Dec 25, 2005

I have never much desired to play online multiplayer games, nor have I ever really undertstood their appeal. A few weeks ago, a friend of mine urged me to try out Second Life. I did download the game and install it on my laptop, but played only ten minutes into before my machine overheated ... moments before I would have become bored enough to quit voluntarily.

I believe my reluctance to play such games has much to do with an unwillingness to put in the effort required to learn the basics and build up my skill levels. More often than not, it seems like more work than fun, at least to begin with. Just as I have to "get into" a record for it to become a favourite, I would have to do the same with a game. The older I become, or rather, the more advanced video games become, the more difficult that is for me to do. I am simply not the passionate gamer I used to be. I have positively no interest in playing rubbish like Call of Duty: The Big Red Turd, Halo, Everquest, or Warhammer 40k Space Marine Assault Squad Premium Edition. The idea of even attempting to enjoy games like those is well beyond my ability to fathom. I would rather... read a book. Or write. Or wander around. PC gaming just isn't for me.

Regardless, I have been wanting to try my paw at Second Life again. I would like to have Akuro show me exactly what you're supposed to do in that game, and how you transform your boring, dull human character into a furry anthro as quickly as possible. Though, something about the game's name intimidates me. I really don't care to become addicted to the point where my "first life" seems to become secondary. The thought of some sweaty, obese nerd sitting at his computer for hours and hours stocking items in his virtual shop and building his character's levels for the next epic battle, before eventually going out to Taco Bell with his nerdy gamer friends and being unable to converse about anything but the game they just played just depresses the hell out of me. I never want to be like that, so I hope this game doesn't become "addicting." I think the game would be a fine way of meeting more new furs and having an enjoyable time for 1-3 hours per day.

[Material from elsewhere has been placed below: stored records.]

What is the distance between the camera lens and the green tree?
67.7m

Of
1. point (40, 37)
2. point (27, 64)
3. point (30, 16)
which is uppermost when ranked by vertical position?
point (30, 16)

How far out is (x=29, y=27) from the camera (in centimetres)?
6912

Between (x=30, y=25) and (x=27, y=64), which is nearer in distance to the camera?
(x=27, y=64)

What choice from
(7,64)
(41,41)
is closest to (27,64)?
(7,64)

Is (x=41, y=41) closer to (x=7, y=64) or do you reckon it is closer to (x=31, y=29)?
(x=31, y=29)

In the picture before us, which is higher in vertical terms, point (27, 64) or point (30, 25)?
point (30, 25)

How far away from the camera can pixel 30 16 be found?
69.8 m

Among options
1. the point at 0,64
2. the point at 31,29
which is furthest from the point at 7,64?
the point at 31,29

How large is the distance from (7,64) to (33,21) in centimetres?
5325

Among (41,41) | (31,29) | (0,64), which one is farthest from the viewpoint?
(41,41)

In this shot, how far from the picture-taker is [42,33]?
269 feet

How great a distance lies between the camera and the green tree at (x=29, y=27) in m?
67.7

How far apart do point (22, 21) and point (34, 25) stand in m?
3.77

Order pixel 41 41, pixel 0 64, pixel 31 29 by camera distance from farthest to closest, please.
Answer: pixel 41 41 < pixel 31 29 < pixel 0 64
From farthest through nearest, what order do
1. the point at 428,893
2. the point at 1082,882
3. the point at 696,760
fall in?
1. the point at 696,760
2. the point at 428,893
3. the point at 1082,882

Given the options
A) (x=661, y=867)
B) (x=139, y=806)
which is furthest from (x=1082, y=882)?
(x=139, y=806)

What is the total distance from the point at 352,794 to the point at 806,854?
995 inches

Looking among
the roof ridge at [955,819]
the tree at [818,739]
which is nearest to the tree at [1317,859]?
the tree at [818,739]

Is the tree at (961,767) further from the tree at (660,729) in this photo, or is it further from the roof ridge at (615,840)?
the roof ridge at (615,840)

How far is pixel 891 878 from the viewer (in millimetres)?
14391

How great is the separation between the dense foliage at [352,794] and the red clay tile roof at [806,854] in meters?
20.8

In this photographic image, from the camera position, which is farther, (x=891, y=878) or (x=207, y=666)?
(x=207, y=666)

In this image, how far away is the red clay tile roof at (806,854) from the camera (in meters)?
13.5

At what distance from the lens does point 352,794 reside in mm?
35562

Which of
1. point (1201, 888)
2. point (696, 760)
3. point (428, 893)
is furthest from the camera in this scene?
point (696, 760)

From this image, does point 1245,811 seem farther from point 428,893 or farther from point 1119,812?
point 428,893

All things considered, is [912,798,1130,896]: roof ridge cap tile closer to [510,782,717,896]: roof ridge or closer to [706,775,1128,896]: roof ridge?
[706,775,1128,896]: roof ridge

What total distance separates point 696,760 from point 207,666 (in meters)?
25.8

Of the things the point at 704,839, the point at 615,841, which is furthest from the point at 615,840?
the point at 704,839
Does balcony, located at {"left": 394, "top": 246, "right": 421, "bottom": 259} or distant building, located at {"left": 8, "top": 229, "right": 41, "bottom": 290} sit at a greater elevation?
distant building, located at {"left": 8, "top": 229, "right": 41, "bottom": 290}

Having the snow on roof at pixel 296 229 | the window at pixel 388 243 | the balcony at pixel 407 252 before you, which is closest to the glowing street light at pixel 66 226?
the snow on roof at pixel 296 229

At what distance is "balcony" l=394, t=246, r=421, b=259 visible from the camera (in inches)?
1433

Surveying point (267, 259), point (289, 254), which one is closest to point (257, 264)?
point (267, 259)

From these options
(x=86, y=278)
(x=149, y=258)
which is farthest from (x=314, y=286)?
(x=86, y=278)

As for video games in general, I believe I am simply going to forget about the present and future, as very little out there interests me at all. I want to catch up on some quality NES, SNES, and N64 games I missed. If I could replace all those X-Box and PS2 titles in my local Gamestop with the greatest NES and SNES games ever made, I would in a heartbeat. Then while the hardcore current generation gamers are off bragging about the premium graphics and awesome explosions on their military training simulators I would be sitting in my cozy little room playing my brand new copy of Secret of Evermore, becoming lost in a beautiful game that not only requires imagination, but also inspires it.